Unloader, 4 Control unit, 5 Monitor, 6 Bonding head, 7 Bonding stage, 8
... Horn, 9 ... Capillary, 9a ... Through-hole, 9b ...
... wire outlet 9c ... chamfer part 9d ... wire outlet side inclined surface 9e ... tip side inclined surface 9f ... first inclined surface 9g ... second inclined surface 10 ... Clamper, 11 discharge torch, 12 bonding wire, 12a ball, 12b tail wire, 13
... Semiconductor chip, 14 ... Electrode pad, 15 ... Semiconductor chip mounting board, 15a ... External lead

Claims (7)

[Claims] 1. A through hole through which a bonding wire for electrically connecting an electrode pad provided on a semiconductor chip and an external lead is inserted, and a wire outlet having a diameter smaller than the diameter of the through hole at a tip end thereof. A wire bonding apparatus having a capillary formed around a chamfer for joining the bonding wire to the electrode pad and the lead for external lead-out around the wire lead-out opening, wherein a depth of the wire lead-out opening is The wire bonding apparatus is characterized in that the length of the wire outlet is equal to the length of the wire outlet or the diameter of the wire outlet is larger than the depth of the wire outlet. 2. A through hole through which a bonding wire for electrically connecting an electrode pad provided on a semiconductor chip and an external lead is inserted, and a wire outlet having a diameter smaller than the diameter of the through hole at a tip end thereof. A wire bonding apparatus having a capillary formed around a chamfer for connecting the bonding wire to the electrode pad or the external lead-out lead by pressing the bonding wire around the wire lead-out opening; A first inclined surface forming a through hole and a second inclined surface extending from the first inclined surface to the wire outlet are provided, and the angle formed by the second inclined surface is the first inclined surface. A wire bonding apparatus characterized in that the wire bonding apparatus is formed so as to be larger than the angle between the surfaces. 3. An angle formed by the first inclined surface is from 1 ° to 1 °.
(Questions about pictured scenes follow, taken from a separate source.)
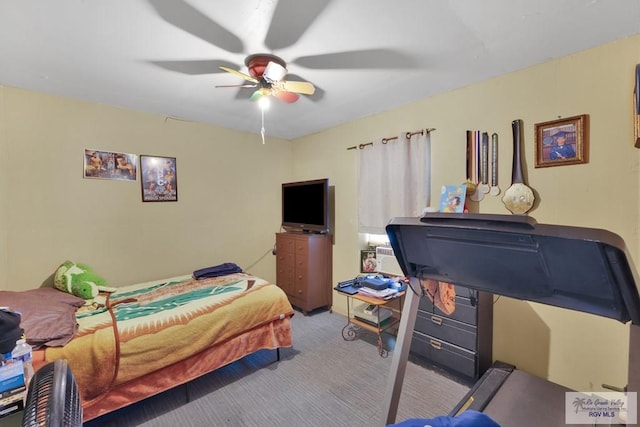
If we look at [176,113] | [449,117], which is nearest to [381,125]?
[449,117]

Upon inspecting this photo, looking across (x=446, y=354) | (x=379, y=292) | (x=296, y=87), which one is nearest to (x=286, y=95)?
(x=296, y=87)

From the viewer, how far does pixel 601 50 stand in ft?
5.93

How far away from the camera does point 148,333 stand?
1833mm

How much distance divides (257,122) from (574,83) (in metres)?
3.01

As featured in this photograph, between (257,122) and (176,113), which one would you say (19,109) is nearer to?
(176,113)

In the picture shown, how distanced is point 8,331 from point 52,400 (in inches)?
30.6

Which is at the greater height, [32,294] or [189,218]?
[189,218]

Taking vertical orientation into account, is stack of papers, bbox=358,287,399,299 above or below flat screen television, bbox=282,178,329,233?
below

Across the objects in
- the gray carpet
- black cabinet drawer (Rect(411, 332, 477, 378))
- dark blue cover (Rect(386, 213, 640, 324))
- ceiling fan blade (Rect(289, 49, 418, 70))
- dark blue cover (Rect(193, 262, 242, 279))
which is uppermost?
ceiling fan blade (Rect(289, 49, 418, 70))

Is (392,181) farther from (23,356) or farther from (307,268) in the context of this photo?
(23,356)

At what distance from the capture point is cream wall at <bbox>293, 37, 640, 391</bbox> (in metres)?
1.76

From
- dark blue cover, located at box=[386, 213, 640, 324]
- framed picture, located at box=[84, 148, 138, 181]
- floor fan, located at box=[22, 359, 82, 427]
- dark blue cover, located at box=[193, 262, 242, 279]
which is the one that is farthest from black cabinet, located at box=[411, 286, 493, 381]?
framed picture, located at box=[84, 148, 138, 181]

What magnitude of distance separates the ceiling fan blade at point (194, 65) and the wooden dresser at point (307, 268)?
6.79ft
0 °, the angle between the second inclined surface is 10 ° to 20 °
3. The wire bonding apparatus according to claim 2, wherein the wire bonding apparatus is formed with a wire. 4. A through hole through which a bonding wire for electrically connecting an electrode pad provided on a semiconductor chip and an external lead is inserted, and a wire outlet smaller in diameter than the through hole at a tip end thereof. A wire bonding apparatus having a capillary formed around a chamfer portion around the wire lead-out opening for connecting the bonding wire to the electrode pad or the external lead-out lead by pressing. A wire bonding apparatus characterized in that the inclination angle of the inner surface of the section is made into two stages, and the angle formed by the inclined surface on the wire outlet side of the chamfer section is made smaller than the angle formed by the inclined surface on the tip side of the chamfer section. 5. An angle formed by the inclined surface on the distal end side of the chamfer portion is from 60 ° to 100 °, and an angle formed by the inclined surface on the wire outlet opening side of the chamfer portion is from 90 ° to 120 °. Item 5. The wire bonding apparatus according to Item 4. 6. A length of the chamfer portion wire outlet opening side inclined surface projected from a direction perpendicular to the pressure contact surface of the bonding wire, and a tip side inclined surface of the chamfer portion is projected from a direction perpendicular to the pressure contact surface of the bonding wire. 6. The wire bonding apparatus according to claim 4, wherein a ratio of the length to the projected length is from 1: 3 to 3: 1. 7. A method for manufacturing a semiconductor device using any one of the wire bonding apparatuses according to claim 1.